Thank you for that. Your answer was very concise. And it’s music to my ears when you talk about the role of small business in creating jobs andcommunities and sustainable economies.
Leaders are readers. Jim Rohn says that. I just quote him. You're a leader. What are you reading in all your free time?
I’m trying to read as much as I can about US relationships with other countries. I read the Economist and Foreign Affairs. But I read more, sort of, journals and publications than I do read books.
But the reason I say that is the best thing the US can do, I can’t give a very good report on that right now, but we’ve got to figure out how the whole Middle East is a market of ours. I like to pick magazines and publications that are doing some real extreme thinking about how we can have business partnerships in that part of the world.
We have some. But you take a company like Mars candybars. God, I love companies like that; they’re selling candybars and things like that. You know the friendship that they develop with that? There is nothing more respectful in the world than American business like Mars, but I shouldn’t say names of companies but they come to you and say:
“We’d like to go in business with you and have you handle our pet products.”
And everybody gets excited. People forget about religion and occupation and all that.
I’m trying to do as much reading as I can to figure out how the US can have a different relationship with the whole world, rather than having one driven by military or political force but by business force.
That’s what people want. They want jobs.
That’s such a beautiful point.
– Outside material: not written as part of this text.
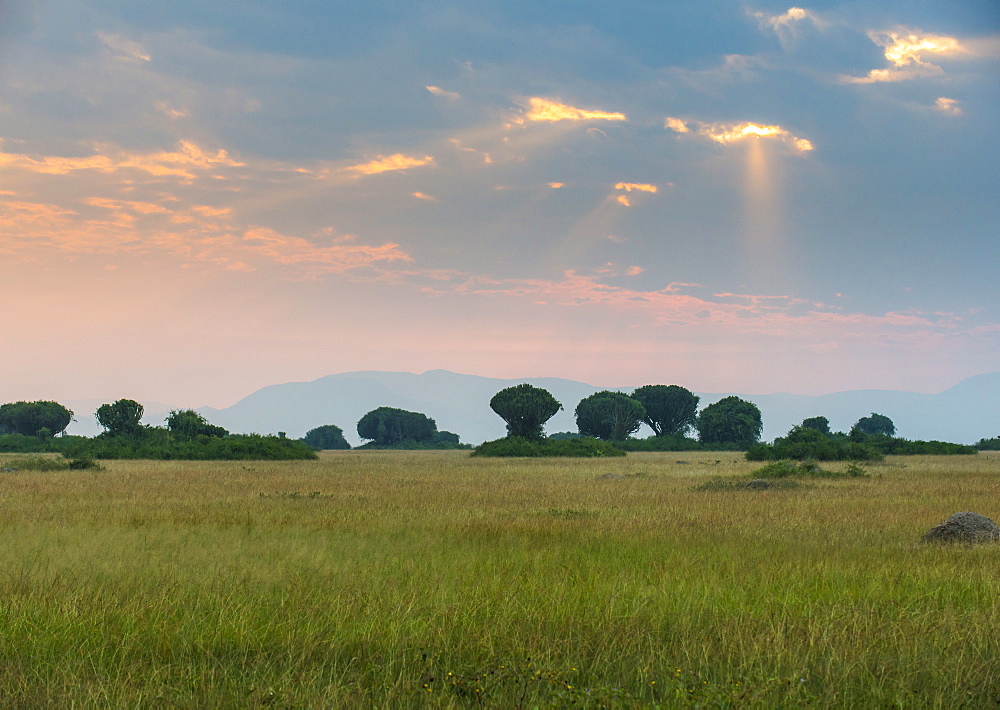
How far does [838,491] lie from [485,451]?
167ft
In that common goal of having a job you address all the primal needs that humans have. Welfare, security, an opportunity for our family to grow, an opportunity to thrive and reach our dreams for our children. And it transcends all of these other areas.
Thank you for sitting in a coffee shop in order to do this interview.
Thanks for having an interest in Gallup and our research.
Thanks for being such a good friend and partner with Gallup. That means a lot to me.
Can you leave us with one final quote on The Coming Jobs War?
I’ll leave you with one of America’s most influential list. A famous Iowan, named Dr. George Gallup. He said that:
“If democracy is about the will of the people, somebody ought to go find out what that will is.”
There’s genius in that remark. The answer to that question right now is:
“The will of democracy right now is to have a good job. So, we oughta go fill that need if we want to hold the republic together.”
Thanks for taking the time for this conversation! Thank you. This has been a delight. And all of the guests from the Gallup organization I have interviewed on this show have been a delight. Tom Rieger with Breaking the Fear Barrier, Brian Brim with Strengths Based Selling and Tom Rath with Wellbeing. All great books, well-written with ample research and actionable steps and the authors were great guests. Thank you!